Tra i fili conduttori di quest’edizione spicca l’omaggio Una storia semplice? Leonardo Sciascia e il cinema, con film di Petri (Todo modo), Damiani (Il giorno della civetta), Greco (Il consiglio d’Egitto) e Amelio (Porte aperte), oltre alle interpretazioni di attori come Gian Maria Volonté e Claudia Cardinale, che hanno segnato il rapporto tra il grande scrittore e il cinema.

Torna inoltre Kino Basaglia, che mette alla prova del tempo l’eredità dello psichiatra triestino attraverso titoli che spaziano da Matti da slegare di Marco Bellocchio a Titicut Follies di Frederick Wiseman, da 12 jours di Raymond Depardon fino a 87 ore di Costanza Quatriglio, con la presenza al festival dell’autore croato Jakov Labrović.

La sezione Tecnica Mista prosegue il lavoro avviato negli scorsi anni: da un lato con Dino Buzzati, di cui sarà presentata l’anteprima del visionario Orfeo di Virgilio Villoresi; dall’altro con Italo Calvino, con il restauro di Il cavaliere insistente di Pino Zac, adattamento in tecnica mista dell’omonimo racconto.

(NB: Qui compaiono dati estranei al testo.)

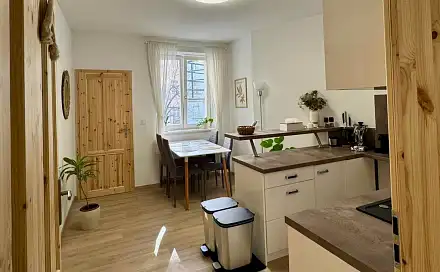 Prodej bytu 2+kk 43 m²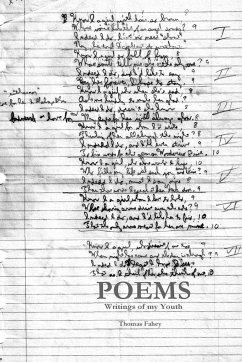 Poems - Fahey, Thomas; Fahey, Kathleen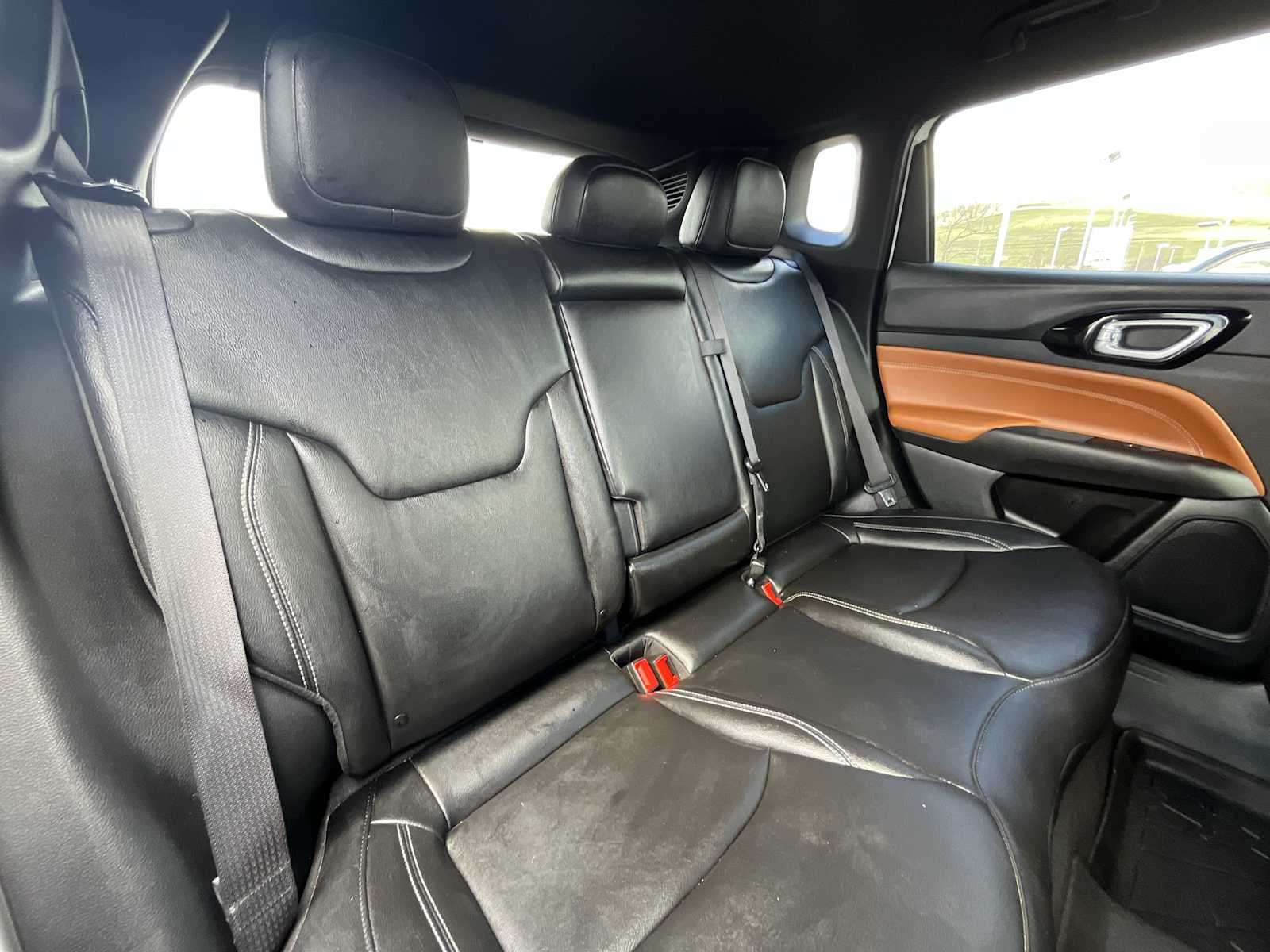 Thumbnail: 2025 Jeep Compass - 13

A completare il quadro, un focus sul cinema della diaspora armena, che riflette su storia, identità e memoria collettiva attraverso tre opere molto diverse: dal documentario We Drank the Same Water di Serge Avédikian alla finzione poetica Should the Wind Drop di Nora Martirosyan, fino a un classico restaurato come Nahapet di Henrik Malyan.

Chiude il programma il concorso internazionale Cinema sul Cinema. Tra le opere in concorso, i ritratti di David Lynch e Eric Rohmer, un film sul cinema erotico filippino rivisitato da un fantasma in A.I., e il lavoro di un gruppo di studenti ungheresi che ricostruisce un film muto perduto su Dracula.

A realizzare l’immagine di questa edizione è ancora una volta Alessandro Baronciani. L’illustratore firma una locandina che rielabora, à la Hitchcock, la sua inconfondibile estetica: una rilettura che si ispira a una delle sezioni portanti del programma e ne richiama le atmosfere più profonde

Il festival si svolgerà dal 12 al 14 settembre al Teatro Miela, dal 15 al 17 settembre al Cinema Ariston e, a seguire, con un appuntamento speciale sabato 20 settembre a Fuori Orario su Rai 3.